The project focuses on applying NLP to classify financial excerpts, including both paragraphs and tables, into predefined categories. This classification aids in the efficient preprocessing of data for financial analysts.
Develop a proof-of-concept system capable of accurately categorizing financial excerpts into the following classes:
- TEXT: This category includes textual content such as sentences or paragraphs relevant to financial analysis. Tables are classified as TEXT only if they and are formatted solely to present textual content.
- NOISE: This includes any text or tables that are not directly useful for financial analysis, such as generic legal disclaimers or miscellaneous non-specific content. For example, an index or table of contents is noise since it's not company specific and no analyst would submit queries to search for content in the table of contents.
- FINANCIAL-TABLE: This pertains to tables that display financial data structured in rows and columns, featuring key financial metrics.
While this project involves a task that typically requires the use of machine learning models, you are not restricted to these methods alone. Feel free to employ any approach that you believe is suitable, whether it be complex algorithms or simple heuristics, based on your assessment of the problem. Your solution should be designed with scalability in mind, ensuring it can efficiently handle increases in demand while maintaining reasonable latency and cost-effectiveness.

Data extract:
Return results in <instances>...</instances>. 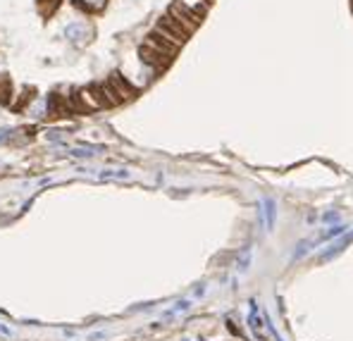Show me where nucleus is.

What you will do:
A) According to the project description, why is an index or table of contents classed as NOISE?
B) Say whether each statement agrees with the project description, and quote the deciding words. (i) The solution must use machine learning models. (ii) Generic legal disclaimers belong to the NOISE class. (iii) The solution is expected to be designed with scalability in mind.
The lines above are separate material and are not part of the project description.

Solutions below:
A) Because it is not company specific, and no analyst would submit queries to search for content in the table of contents.

B)
(i) No: "you are not restricted to these methods alone."
(ii) Yes: "such as generic legal disclaimers or miscellaneous non-specific content."
(iii) Yes: "Your solution should be designed with scalability in mind."